Highlights of the FDA’s recommendations to patients include:

• One of the two ingredients in this long-acting cough product is hydrocodone, a narcotic. Too much hydrocodone can cause life-threatening breathing problems and death. Call your doctor right away if you have taken this medicine and have trouble breathing, slow heartbeat, severe sleepiness or cold, clammy skin.
• For Tussionex, use a medicine syringe or other device designed to measure liquid medications. A household teaspoon or tablespoon should not be used because the spoons vary in size and you may receive too much or too little of the medicine.

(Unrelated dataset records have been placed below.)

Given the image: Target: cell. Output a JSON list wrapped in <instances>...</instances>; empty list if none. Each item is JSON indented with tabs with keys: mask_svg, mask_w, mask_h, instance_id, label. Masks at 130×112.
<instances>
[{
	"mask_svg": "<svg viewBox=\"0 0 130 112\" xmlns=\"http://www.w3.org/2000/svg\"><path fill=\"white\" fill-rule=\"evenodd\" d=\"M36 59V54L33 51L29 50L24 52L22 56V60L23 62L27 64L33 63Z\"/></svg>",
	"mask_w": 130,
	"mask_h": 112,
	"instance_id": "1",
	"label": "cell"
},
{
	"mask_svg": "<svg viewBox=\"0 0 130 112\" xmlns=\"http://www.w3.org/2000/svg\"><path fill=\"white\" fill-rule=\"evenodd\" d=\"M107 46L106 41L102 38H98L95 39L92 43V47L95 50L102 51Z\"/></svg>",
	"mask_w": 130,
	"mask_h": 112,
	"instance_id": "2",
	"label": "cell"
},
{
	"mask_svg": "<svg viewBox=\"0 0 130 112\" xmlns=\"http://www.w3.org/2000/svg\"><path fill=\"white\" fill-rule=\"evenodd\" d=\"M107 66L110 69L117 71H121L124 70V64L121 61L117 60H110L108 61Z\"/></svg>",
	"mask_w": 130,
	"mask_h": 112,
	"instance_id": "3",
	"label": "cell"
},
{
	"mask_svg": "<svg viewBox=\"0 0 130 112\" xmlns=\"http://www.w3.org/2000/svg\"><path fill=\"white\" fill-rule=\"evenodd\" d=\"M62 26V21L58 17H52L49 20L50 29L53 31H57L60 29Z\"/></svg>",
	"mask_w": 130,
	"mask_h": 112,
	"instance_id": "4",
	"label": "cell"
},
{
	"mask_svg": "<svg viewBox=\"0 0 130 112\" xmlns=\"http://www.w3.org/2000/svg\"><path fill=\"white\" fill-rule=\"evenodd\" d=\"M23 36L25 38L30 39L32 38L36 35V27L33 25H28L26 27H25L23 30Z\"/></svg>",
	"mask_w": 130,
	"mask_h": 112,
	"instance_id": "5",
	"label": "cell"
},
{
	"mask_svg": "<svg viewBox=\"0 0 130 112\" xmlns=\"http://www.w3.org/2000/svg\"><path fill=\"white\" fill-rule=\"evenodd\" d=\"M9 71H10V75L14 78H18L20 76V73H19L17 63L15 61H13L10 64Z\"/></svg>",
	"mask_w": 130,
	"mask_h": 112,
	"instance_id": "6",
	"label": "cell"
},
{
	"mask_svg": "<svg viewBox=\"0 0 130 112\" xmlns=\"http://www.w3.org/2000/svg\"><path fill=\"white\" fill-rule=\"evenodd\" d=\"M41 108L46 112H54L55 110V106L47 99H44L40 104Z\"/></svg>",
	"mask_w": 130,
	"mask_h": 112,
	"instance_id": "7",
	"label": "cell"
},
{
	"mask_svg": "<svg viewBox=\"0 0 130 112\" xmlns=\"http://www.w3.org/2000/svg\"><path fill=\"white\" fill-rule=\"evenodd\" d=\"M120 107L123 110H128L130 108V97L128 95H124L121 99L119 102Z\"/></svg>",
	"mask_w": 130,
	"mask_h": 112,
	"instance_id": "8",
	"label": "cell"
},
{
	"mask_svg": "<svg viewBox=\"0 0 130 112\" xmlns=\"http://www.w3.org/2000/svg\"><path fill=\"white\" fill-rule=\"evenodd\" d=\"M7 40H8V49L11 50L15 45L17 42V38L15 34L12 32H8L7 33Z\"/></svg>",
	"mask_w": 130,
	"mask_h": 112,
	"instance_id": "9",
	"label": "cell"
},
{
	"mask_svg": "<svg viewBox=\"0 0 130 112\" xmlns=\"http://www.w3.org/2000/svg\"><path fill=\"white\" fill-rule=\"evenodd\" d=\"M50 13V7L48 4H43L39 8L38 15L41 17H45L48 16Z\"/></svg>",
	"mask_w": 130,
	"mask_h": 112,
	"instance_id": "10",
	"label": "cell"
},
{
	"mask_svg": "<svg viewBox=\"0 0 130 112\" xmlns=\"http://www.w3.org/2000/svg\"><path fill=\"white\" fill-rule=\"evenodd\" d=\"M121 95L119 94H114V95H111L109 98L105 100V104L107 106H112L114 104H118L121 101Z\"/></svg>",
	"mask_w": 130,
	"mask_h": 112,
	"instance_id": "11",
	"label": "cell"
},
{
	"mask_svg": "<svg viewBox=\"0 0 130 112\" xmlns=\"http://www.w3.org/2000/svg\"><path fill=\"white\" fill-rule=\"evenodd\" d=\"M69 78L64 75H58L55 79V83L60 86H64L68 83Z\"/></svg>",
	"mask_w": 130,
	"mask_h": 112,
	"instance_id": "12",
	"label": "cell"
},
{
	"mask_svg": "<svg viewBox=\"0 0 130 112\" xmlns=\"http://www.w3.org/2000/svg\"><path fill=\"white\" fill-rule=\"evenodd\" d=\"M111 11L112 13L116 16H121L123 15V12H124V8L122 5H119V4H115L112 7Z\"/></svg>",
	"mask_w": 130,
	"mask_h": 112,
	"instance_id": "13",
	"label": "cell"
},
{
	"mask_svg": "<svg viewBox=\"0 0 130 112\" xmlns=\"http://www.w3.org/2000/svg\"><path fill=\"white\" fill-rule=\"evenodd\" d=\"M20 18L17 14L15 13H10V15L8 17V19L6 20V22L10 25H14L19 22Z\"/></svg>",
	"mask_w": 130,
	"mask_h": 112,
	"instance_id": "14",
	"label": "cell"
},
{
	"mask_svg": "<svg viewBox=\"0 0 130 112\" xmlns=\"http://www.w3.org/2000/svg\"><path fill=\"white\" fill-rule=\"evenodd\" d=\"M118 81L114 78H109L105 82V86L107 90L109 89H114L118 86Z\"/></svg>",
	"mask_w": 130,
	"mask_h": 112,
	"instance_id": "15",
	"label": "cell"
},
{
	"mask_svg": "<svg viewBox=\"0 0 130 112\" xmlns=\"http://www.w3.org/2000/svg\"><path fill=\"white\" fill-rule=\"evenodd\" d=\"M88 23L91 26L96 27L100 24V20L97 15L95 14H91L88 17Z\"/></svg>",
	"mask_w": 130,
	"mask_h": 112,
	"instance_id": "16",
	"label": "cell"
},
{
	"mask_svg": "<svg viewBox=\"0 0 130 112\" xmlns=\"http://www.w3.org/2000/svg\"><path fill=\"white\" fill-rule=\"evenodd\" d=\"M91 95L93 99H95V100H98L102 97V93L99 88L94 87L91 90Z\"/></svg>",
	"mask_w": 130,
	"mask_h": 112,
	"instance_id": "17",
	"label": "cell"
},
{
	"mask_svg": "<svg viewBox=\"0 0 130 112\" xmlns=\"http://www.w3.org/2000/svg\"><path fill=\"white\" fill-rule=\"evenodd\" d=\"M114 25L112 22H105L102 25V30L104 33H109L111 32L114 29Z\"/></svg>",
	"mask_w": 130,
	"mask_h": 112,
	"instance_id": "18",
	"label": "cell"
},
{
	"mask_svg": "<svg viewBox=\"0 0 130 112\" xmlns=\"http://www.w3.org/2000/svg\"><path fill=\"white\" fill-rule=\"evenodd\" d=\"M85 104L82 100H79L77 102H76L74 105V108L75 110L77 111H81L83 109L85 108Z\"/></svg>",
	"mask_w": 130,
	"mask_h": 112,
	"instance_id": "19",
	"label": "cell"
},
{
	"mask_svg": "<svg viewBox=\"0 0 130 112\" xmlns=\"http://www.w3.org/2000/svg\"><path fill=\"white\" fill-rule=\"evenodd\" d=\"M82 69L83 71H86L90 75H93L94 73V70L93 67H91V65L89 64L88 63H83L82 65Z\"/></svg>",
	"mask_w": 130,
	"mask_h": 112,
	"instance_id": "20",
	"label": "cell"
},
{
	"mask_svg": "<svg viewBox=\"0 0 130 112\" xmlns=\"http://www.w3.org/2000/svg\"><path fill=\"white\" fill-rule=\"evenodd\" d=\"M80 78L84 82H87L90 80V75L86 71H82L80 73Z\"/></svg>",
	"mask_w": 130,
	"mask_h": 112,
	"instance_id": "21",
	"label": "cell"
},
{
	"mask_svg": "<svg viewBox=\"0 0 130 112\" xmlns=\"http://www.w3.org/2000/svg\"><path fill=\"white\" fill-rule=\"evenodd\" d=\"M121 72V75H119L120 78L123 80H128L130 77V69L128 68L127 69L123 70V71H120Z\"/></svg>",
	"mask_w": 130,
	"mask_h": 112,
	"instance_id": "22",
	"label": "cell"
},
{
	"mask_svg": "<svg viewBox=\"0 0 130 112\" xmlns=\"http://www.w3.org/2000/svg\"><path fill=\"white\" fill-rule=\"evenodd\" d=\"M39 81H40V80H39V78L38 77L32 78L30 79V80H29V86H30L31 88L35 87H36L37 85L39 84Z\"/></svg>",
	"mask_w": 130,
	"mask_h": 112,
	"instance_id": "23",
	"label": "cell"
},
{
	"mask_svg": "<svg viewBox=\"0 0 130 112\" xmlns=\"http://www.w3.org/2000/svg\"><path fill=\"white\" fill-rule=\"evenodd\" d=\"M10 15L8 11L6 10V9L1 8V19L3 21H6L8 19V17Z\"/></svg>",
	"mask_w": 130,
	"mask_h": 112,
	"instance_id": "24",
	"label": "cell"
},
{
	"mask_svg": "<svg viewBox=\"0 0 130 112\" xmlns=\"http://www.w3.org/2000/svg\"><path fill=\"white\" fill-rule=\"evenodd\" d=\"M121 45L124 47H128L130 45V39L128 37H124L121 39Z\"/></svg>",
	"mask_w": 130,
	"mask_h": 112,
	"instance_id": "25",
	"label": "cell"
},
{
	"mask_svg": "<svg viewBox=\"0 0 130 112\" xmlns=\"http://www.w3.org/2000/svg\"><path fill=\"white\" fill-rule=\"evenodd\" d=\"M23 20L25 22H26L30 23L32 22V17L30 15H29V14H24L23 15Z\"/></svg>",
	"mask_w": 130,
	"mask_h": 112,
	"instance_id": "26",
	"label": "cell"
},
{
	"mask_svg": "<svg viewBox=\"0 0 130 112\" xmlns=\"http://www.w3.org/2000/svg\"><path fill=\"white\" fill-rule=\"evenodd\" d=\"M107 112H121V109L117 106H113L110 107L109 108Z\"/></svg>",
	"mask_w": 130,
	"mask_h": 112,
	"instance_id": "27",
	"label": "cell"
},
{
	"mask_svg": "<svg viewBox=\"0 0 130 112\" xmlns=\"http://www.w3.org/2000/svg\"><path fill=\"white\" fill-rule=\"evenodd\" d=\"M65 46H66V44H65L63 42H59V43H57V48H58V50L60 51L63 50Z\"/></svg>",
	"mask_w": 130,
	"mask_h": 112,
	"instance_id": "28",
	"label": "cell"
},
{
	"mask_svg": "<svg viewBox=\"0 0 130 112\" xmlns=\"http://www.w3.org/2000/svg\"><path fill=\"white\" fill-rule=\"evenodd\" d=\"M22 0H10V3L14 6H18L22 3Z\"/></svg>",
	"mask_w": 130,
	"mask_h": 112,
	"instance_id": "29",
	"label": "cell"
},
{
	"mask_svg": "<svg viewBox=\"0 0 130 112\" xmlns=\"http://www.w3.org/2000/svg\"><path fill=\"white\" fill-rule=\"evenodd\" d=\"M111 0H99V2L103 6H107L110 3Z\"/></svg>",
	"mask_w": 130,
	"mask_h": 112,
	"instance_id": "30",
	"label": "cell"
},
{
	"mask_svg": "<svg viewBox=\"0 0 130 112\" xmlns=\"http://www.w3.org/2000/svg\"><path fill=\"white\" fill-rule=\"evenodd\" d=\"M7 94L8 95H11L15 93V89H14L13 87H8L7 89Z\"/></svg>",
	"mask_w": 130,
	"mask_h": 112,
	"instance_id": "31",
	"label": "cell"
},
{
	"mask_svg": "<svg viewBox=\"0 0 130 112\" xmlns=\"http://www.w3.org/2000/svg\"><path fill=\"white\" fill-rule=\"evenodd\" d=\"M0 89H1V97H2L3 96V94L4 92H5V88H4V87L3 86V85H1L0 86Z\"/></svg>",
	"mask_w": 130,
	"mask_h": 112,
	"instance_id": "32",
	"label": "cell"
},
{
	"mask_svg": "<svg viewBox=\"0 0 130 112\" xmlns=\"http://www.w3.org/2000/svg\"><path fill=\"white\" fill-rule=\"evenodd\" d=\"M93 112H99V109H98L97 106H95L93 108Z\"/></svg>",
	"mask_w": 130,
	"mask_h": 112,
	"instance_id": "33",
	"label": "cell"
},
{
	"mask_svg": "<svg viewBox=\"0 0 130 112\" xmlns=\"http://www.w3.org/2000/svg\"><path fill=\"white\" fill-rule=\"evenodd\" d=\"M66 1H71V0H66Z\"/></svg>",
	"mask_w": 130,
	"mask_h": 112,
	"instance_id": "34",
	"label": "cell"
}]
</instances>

Ask your doctor or pharmacist if you are unsure how to measure the medicine.
• If the cough is not controlled despite taking the prescribed dose at the recommended interval, talk to your doctor.

The manufacturer of Tussionex Pennkinetic Extended-Release Suspension (UCB Inc, Smyrna, Ga.) has agreed to update the labeling, including information that Tussionex should not be prescribed to or used in children less than 6 years of age, as well as the need for accurate dosing.

For more information and the full list of the FDA's recommendations, visit http://www.fda.gov/cder/drug/infopage/hydrocodone/default.htm

This alert does not impact short-acting cough products containing hydrocodone that can be given every 4 to 6 hours. However, the FDA is reviewing safety information on these other hydrocodone containing cough products and will provide updates as new information becomes available.